Desde o esplendor do Império Romano, a Igreja Católica já possuía notória organização e um significativo número de fiéis. Com a expansão do cristianismo e a predominância do feudalismo em todo o continente europeu, esta encontrou condições ideais para se expandir e se transformar na mais poderosa instituição do mundo medieval.

A hierarquia da Igreja na Idade Média era bem definida: os padres cuidavam de pequenos agrupamentos de fiéis; acima deles estavam os bispos, arcebispos e o papa, chefe supremo da Igreja. Tal título surgiu no século IV, quando o bispo de Roma se autoproclamou herdeiro do apóstolo Pedro.

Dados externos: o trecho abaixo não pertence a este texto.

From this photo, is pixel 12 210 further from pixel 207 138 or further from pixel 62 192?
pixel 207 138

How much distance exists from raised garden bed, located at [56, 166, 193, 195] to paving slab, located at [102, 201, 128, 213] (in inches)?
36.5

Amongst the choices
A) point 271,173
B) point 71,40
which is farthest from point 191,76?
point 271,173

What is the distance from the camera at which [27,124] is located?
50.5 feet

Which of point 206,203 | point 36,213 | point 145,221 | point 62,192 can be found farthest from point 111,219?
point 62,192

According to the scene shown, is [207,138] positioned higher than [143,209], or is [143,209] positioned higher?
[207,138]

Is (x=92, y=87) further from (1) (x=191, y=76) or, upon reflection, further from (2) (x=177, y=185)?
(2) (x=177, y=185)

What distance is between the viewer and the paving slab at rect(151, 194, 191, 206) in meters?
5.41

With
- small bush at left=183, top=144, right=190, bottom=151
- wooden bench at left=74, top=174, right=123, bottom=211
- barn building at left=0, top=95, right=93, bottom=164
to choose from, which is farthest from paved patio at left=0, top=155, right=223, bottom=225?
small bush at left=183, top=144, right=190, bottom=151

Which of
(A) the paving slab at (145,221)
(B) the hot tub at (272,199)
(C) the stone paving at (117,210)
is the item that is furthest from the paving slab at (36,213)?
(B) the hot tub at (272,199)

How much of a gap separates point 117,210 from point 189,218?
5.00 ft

De fato, a Igreja se tornou poderosíssima nesta época, tanto no âmbito ideológico quanto na ótica política e econômica. Para se ter uma ideia, a própria divisão da sociedade da época era baseada na Santíssima Trindade: Clero, Nobreza e Servos. Com o pretexto da obtenção da salvação, a mentalidade do homem passou a ser totalmente embasada pela religião.

A grande quantidade de doações monetárias de fiéis e os tributos cobrados pela Igreja fizeram com que esta passasse a ter um grande poder econômico, chegando a possuir cerca de um terço de todas as terras cultiváveis da Europa. Com tanto poder, a instituição passou a exercer certo monopólio intelectual, já que a grande maioria da população era analfabeta e, além disso, não tinha acesso às obras escritas.

Ao longo de sua história, a Igreja Católica se deparou com inúmeras manifestações contrárias aos seus dogmas. Tais ideias, chamadas pela instituição religiosa de heresias, foram combatidas de diversas formas, até mesmo com o uso da violência. Mesmo assim, houve grandes rupturas dentro da Igreja, como o Cisma do Oriente, em 1054, o qual resultou na criação da Igreja Bizantina, e a Reforma Protestante no século XVI, a qual originou o Protestantismo.